- PAGE:

— Begin —

A school that sets its expectations high and then backs them up with outcomes. In 2024, 93% of pupils met the expected standard in reading, writing and mathematics combined, far above the England average of 62%. That strength is reflected in FindMySchool’s primary performance ranking, where the school sits 430th in England and 1st in Southampton, a level that places it well above England average (top 10%).
Daily life is shaped by a clear identity, Architects of a Better World is used as a shared language for belonging, responsibility and ambition. External review paints a consistent picture: calm corridors, respectful relationships, and strong pastoral organisation, alongside a curriculum that has been carefully sequenced and strengthened through federation collaboration.
It is also popular. For Reception entry, the most recent local admissions data provided here shows 84 applications for 30 offers, around 2.8 applications per place. For families shortlisting, the challenge is rarely whether the education is strong, it is whether admission is realistic from your address.

— End —

Reproduce word for word the passage of the school profile between "A school that" and "through federation collaboration.", inclusive. The data after this point is not needed.

- SUPPLIED MATERIAL:
— Begin —

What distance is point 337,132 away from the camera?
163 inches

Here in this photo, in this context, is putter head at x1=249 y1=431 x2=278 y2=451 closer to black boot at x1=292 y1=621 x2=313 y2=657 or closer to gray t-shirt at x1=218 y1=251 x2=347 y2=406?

— End —

- CORRECT ANSWER:
A school that sets its expectations high and then backs them up with outcomes. In 2024, 93% of pupils met the expected standard in reading, writing and mathematics combined, far above the England average of 62%. That strength is reflected in FindMySchool’s primary performance ranking, where the school sits 430th in England and 1st in Southampton, a level that places it well above England average (top 10%).
Daily life is shaped by a clear identity, Architects of a Better World is used as a shared language for belonging, responsibility and ambition. External review paints a consistent picture: calm corridors, respectful relationships, and strong pastoral organisation, alongside a curriculum that has been carefully sequenced and strengthened through federation collaboration.